Exercise details: Express the lines of the listing as a JSON list of strings, one string per line and no blank lines, starting at the first line of the listing and running through the line holding "0.29 meters", inclusive.

Data for the task:
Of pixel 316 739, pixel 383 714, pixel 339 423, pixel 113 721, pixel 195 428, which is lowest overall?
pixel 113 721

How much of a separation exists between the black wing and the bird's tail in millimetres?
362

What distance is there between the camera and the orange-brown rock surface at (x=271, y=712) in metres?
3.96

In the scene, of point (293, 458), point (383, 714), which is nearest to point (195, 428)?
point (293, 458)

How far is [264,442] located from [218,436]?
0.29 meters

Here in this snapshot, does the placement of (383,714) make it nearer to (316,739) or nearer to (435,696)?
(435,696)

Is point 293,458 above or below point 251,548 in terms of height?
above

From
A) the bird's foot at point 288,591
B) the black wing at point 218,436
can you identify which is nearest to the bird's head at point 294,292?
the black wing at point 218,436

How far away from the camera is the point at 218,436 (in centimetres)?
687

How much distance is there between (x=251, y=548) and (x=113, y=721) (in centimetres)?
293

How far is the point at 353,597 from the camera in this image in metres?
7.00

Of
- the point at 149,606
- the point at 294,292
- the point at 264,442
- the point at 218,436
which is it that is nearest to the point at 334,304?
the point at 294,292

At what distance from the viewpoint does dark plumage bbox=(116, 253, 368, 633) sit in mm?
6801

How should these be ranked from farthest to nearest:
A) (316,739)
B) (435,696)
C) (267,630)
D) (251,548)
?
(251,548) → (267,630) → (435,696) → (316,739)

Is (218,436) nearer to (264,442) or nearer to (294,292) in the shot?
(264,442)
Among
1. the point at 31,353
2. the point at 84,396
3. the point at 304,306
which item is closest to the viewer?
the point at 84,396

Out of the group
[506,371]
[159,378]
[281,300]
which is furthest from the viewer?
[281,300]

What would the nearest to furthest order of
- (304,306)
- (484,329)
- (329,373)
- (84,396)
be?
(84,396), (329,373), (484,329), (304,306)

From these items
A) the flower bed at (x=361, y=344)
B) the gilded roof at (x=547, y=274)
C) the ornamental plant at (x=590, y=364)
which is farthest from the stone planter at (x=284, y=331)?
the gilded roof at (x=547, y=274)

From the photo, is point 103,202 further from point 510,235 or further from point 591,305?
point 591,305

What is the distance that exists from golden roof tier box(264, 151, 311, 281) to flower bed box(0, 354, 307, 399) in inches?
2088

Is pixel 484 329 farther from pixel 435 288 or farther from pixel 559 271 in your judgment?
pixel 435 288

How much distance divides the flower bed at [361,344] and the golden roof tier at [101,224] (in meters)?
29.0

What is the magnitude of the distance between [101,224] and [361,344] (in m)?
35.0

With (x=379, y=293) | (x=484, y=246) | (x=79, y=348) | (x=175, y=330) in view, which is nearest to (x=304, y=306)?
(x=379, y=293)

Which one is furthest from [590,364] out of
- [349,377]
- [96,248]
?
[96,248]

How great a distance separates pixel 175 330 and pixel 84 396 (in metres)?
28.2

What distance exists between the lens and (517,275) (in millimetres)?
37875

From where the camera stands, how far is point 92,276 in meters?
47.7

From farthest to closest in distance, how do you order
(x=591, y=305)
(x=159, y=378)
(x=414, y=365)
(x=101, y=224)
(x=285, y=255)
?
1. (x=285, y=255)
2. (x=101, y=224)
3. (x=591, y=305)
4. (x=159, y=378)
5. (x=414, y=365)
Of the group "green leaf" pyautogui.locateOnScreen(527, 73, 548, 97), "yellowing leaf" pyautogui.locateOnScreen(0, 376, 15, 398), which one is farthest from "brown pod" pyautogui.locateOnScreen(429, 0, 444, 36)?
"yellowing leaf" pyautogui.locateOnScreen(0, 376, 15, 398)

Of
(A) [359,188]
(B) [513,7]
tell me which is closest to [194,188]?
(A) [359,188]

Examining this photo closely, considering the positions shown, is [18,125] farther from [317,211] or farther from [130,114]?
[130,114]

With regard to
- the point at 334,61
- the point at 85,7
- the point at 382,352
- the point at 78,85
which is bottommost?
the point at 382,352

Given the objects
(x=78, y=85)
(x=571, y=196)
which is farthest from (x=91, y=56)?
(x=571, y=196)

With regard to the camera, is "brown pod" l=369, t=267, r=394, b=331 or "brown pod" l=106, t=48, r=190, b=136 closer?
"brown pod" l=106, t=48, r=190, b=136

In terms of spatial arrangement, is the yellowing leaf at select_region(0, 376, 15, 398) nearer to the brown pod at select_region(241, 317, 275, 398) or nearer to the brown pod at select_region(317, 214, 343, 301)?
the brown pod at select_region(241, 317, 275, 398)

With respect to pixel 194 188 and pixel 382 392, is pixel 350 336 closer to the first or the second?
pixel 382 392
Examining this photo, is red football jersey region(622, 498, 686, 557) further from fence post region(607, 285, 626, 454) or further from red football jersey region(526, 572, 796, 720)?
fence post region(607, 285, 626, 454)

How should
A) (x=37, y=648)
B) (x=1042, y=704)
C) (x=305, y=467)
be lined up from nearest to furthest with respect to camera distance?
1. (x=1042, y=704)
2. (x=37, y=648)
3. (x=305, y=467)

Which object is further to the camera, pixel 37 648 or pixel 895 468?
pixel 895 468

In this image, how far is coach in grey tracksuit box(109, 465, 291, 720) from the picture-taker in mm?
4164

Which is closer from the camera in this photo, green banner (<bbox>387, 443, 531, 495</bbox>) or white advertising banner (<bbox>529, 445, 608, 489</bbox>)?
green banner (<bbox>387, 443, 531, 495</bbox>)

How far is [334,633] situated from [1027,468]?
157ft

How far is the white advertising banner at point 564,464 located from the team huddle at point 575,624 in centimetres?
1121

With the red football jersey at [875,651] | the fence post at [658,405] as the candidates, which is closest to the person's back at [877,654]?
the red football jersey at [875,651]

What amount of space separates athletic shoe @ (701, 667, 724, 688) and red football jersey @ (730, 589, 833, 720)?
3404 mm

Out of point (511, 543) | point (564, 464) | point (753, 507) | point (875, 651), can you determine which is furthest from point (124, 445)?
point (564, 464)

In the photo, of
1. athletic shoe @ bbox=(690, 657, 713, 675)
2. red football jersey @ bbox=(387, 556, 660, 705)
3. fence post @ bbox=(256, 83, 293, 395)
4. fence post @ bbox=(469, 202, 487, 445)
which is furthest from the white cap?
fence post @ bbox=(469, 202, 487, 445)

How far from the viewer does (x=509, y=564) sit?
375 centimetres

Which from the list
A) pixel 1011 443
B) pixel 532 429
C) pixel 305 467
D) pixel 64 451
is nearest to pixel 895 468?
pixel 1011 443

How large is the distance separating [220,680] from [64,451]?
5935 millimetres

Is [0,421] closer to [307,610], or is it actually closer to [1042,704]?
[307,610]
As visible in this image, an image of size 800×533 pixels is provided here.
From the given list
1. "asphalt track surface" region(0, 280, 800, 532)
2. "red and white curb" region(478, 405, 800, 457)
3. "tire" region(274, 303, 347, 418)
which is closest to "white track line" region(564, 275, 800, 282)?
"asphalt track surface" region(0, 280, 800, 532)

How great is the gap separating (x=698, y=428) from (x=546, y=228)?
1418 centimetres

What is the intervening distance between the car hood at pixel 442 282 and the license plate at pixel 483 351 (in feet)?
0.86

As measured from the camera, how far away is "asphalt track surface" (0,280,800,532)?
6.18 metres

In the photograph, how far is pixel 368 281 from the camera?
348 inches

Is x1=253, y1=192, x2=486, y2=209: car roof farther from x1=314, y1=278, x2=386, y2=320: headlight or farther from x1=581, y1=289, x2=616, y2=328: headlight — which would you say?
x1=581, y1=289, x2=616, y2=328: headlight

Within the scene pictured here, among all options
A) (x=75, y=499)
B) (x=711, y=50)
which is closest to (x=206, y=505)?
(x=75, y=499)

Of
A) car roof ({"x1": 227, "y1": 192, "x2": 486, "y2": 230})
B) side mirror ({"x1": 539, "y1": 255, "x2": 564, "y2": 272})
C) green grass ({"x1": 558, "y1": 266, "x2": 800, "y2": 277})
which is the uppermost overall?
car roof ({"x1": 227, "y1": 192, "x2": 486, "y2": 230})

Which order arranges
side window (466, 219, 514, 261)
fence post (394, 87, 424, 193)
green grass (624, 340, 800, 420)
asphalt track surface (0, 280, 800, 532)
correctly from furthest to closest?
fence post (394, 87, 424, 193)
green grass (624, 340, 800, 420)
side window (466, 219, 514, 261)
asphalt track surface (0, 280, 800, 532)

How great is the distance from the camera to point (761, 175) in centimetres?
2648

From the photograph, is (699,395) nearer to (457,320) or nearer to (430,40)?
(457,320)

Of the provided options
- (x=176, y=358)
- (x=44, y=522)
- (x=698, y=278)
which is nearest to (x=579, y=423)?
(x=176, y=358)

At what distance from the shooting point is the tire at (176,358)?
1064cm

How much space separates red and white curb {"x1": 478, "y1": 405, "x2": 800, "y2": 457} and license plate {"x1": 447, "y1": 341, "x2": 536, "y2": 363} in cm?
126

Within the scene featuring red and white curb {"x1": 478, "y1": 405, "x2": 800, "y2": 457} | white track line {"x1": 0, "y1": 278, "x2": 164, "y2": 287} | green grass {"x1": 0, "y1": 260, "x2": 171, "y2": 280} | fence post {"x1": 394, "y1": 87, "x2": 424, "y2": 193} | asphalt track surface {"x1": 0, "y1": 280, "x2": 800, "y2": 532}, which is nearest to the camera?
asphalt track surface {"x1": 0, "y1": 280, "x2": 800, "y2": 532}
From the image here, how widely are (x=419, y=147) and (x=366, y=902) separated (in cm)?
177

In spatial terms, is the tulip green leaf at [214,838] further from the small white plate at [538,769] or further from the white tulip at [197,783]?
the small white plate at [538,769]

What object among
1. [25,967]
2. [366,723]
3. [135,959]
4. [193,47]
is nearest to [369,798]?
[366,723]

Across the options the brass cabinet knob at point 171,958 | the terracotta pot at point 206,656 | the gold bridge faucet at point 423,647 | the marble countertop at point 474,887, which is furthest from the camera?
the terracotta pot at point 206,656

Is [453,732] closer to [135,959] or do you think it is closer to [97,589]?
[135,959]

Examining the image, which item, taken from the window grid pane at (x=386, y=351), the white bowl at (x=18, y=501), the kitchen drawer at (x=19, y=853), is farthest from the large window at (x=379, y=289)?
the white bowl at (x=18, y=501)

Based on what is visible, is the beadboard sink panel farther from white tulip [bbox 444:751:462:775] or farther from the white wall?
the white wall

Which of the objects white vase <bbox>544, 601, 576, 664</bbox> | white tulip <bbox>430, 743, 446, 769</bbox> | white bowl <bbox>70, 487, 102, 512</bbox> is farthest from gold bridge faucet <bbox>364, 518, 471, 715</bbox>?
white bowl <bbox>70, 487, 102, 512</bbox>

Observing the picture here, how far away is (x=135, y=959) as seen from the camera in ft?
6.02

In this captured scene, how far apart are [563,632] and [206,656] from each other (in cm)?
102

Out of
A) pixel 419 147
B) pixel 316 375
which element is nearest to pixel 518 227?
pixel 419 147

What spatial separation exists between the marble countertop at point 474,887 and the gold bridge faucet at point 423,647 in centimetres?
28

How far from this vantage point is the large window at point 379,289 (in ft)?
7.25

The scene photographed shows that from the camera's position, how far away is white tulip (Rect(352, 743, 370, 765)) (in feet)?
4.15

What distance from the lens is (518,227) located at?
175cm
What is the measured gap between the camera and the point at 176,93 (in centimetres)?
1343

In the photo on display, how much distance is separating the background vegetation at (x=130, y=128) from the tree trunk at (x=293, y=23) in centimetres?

In response:
[
  "Of pixel 316 739, pixel 383 714, pixel 339 423, pixel 113 721, pixel 195 428, which is lowest overall?",
  "pixel 113 721",
  "How much of a separation exists between the black wing and the bird's tail in millimetres?",
  "362",
  "What distance is there between the camera and the orange-brown rock surface at (x=271, y=712) in metres?",
  "3.96",
  "In the scene, of point (293, 458), point (383, 714), which is nearest to point (195, 428)?",
  "point (293, 458)",
  "How far is [264,442] located from [218,436]?",
  "0.29 meters"
]